Excerpted text:

How to outer-join two CSV files, using shell script? - bash

I have two CSV files, like the following:
file1.csv
label,"Part-A"
"ABC mn","2.0"
"XYZ","3.0"
"PQR SN","6"
file2.csv
label,"Part-B"
"XYZ","4.0"
"LMN Wv","8"
"PQR SN","6"
"EFG","1.0"
Desired Output.csv
label,"Part-A","Part-B"
"ABC mn","2.0",NA
"EFG",NA,"1.0"
"LMN Wv",NA,"8"
"PQR SN","6","6"
"XYZ","3.0","4.0"
Currently with the below awk command i am able to combine the matching one's which have entries for label in both the files like PQR and XYZ but unable to append the ones that are not having label values present in both the files:
awk -F, 'NR==FNR{a[$1]=substr($0,length($1)+2);next} ($1 in a){print $0","a[$1]}' file1.csv file2.csv

This solution prints exactly the wished result with any AWK.
Please note that the sorting algorithm is taken from the mawk manual.
# SO71053039.awk
#-------------------------------------------------
# insertion sort of A[1..n]
function isort( A,A_SWAP, n,i,j,hold ) {
n = 0
for (j in A)
A_SWAP[++n] = j
for( i = 2 ; i <= n ; i++)
{
hold = A_SWAP[j = i]
while ( A_SWAP[j-1] "" > "" hold )

Brief: From the CSV outer-join thread, return the passage word for word, beginning at the words "This solution prints" and stopping after "i = 2 ; i <= n ; i++)".

Rows:
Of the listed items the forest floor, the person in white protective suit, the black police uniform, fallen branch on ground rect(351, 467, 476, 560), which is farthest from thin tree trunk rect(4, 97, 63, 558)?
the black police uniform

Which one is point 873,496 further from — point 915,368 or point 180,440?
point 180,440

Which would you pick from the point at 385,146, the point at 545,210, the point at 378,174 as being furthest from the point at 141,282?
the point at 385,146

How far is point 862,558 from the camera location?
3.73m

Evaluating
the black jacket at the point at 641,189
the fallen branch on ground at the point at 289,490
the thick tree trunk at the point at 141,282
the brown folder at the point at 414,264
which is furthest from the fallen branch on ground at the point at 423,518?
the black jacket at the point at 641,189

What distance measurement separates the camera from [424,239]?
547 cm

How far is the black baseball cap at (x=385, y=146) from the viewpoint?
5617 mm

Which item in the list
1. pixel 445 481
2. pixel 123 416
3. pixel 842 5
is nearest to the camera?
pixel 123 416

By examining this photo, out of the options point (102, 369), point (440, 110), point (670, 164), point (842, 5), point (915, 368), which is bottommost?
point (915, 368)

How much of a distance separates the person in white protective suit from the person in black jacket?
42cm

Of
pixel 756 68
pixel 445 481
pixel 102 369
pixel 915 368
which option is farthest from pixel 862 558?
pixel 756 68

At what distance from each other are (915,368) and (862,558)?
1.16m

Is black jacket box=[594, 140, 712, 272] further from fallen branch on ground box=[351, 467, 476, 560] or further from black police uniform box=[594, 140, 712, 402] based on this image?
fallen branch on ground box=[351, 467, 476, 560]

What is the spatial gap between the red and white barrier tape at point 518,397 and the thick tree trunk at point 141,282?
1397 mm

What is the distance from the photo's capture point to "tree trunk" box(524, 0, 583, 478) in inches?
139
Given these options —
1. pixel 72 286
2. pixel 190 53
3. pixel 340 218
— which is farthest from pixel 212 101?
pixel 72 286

Expected answer:
This solution prints exactly the wished result with any AWK.
Please note that the sorting algorithm is taken from the mawk manual.
# SO71053039.awk
#-------------------------------------------------
# insertion sort of A[1..n]
function isort( A,A_SWAP, n,i,j,hold ) {
n = 0
for (j in A)
A_SWAP[++n] = j
for( i = 2 ; i <= n ; i++)